# [Problem]
Filter these records by the string "States", copying each line that holds it.

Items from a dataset
=== Section Start ===
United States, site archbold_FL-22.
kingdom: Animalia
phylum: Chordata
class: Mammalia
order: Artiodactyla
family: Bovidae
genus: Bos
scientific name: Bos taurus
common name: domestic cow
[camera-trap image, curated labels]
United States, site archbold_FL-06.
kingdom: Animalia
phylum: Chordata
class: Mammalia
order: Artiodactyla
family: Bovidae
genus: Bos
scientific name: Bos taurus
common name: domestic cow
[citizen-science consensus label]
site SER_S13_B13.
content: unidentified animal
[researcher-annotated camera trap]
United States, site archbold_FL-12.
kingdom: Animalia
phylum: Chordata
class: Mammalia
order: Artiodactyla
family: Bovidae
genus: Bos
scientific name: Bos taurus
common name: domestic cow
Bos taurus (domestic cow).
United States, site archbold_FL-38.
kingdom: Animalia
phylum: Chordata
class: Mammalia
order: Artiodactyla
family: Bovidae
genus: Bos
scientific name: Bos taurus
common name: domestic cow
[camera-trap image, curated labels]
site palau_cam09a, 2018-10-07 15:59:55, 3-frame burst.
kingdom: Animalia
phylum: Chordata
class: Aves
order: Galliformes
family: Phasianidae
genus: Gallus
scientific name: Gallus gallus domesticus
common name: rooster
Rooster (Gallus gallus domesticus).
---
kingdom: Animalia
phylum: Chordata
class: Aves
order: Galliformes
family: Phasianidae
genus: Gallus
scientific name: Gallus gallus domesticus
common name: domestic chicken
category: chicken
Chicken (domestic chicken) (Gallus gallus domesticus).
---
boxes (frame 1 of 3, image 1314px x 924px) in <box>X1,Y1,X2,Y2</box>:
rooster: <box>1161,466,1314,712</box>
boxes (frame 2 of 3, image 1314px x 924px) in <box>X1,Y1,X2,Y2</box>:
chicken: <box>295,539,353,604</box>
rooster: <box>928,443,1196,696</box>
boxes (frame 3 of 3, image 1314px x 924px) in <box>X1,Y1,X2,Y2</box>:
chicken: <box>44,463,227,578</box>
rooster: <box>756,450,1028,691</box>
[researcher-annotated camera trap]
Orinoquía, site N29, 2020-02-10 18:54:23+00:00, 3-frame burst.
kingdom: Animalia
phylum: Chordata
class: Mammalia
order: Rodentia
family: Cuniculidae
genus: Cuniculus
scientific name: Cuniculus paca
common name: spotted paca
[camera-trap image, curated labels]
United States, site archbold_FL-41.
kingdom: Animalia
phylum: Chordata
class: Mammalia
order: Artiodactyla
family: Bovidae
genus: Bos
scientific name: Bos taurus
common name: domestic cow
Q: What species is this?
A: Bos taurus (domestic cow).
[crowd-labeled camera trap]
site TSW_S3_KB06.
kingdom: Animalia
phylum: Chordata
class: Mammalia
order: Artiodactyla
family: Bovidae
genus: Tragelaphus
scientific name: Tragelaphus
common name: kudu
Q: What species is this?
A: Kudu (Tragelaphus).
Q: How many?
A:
=== Section End ===
# [Expected answer]
United States, site archbold_FL-22.
United States, site archbold_FL-06.
United States, site archbold_FL-12.
United States, site archbold_FL-38.
United States, site archbold_FL-41.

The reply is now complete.